Wednesday, April 29, 2015

Battlefield panoramas: Antietam and Gettysburg



An iPhone and dermandar.com allow us to display pretty cool interactive panoramas of Civil War battlefields. The top panorama, of course, is iconic Bloody Lane at Antietam; the second panorama is of Crystal Spring farm, the seldom-visited site of the Union army's IX Corps hospital near the battlefield. In the first Gettysburg pano below, I walked down the slope of Barlow's Knoll to get a Rebel's-eye view of the attack that crushed the 17th Connecticut on July 1, 1863. The bottom image, taken on a cool spring morning near the crest of Culp's Hill, is from the perspective of the Union army, which defended it from July 1-3, 1863. Click on the top right of each image for an enlargement, and check out more interactive panoramas of AntietamGettysburg  and other Civil War battlefields on my blog. (Be warned: Staring intently at these four panos can make you woozy. Make them stop moving!) 


Sunday, April 26, 2015

Three Lockwood brothers perished during war

28th Connecticut Private Sherman Lockwood's grave in
  Memphis (Tenn.) National Cemetery.
(Photo: Bruce and Wendy Linz)
When the 28th Connecticut left the brutally hot and pestilent conditions in Louisiana for home on Aug. 7, 1863, soldiers in the regiment were so sick that they could barely make it aboard the boat for the first leg of the journey on the Mississippi River. Some even died as they reached the deck of the steamer. Suffering from chronic diarrhea, two brothers in the regiment begged one of their comrades to help them.

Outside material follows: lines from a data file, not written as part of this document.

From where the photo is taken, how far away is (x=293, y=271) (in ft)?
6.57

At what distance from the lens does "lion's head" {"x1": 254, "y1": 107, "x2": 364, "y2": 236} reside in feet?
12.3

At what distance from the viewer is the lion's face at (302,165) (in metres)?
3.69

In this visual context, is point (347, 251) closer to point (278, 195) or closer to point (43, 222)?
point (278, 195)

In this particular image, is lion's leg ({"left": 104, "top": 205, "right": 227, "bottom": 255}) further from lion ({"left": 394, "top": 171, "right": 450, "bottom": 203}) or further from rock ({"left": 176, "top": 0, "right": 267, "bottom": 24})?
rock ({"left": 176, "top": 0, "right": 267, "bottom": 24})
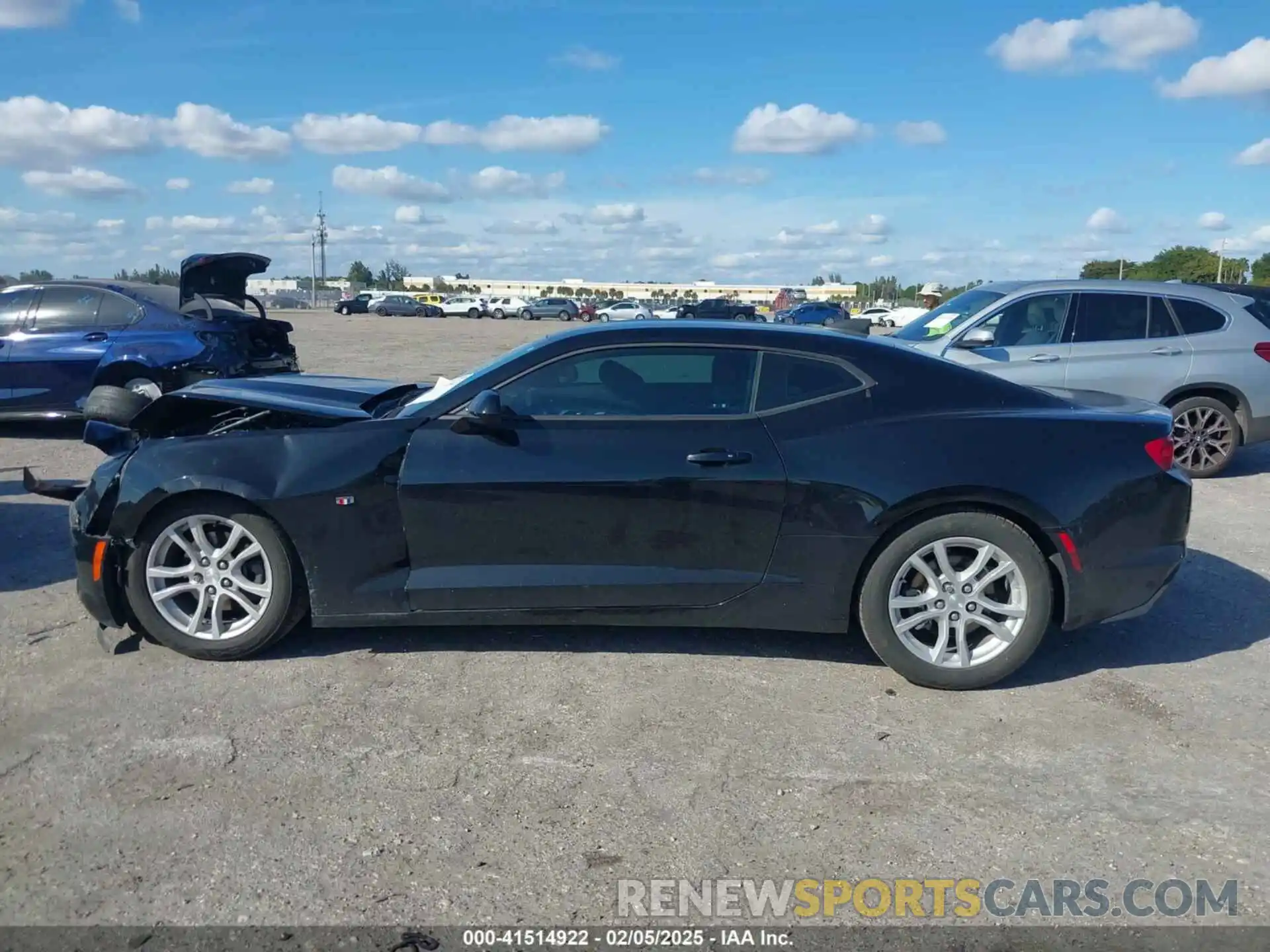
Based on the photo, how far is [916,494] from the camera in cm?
409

“They were very anxious to get home,” Pvt. Louis Scofield recalled years later about Andrew and Sherman Lockwood. “As I was assisting the doctor, I tried to get them through. He said they were too weak and it would be impossible.” On Aug. 13, 1863, Sherman and Andrew were among the 25 to 30 soldiers in the regiment who were hospitalized in Memphis, Tenn., one of the stops along the Mississippi. But the brothers were indeed too ill to survive. Andrew, 30, died at Union Hospital on Aug. 27, 1863, two weeks before Sherman, 23, perished in the same hospital.

After he had re-enlisted in the 6th Connecticut on Christmas Eve 1863, James Lockwood visited his financially-strapped parents in Stamford, Conn., while on furlough in 1864 and gave his mother a present of $20. It was the last time Lydia and Sherman Lockwood saw him. After he was captured at Bermuda Hundred, Va., on June 17, 1864, James, a 22-year-old private, spent nearly four months in prisoner-of -war camps in Andersonville, Ga., and Florence, S.C. Emaciated, he could barely walk when he left Andersonville, according to a 6th Connecticut comrade, and died from effects of starvation in Florence on Oct. 2, 1864.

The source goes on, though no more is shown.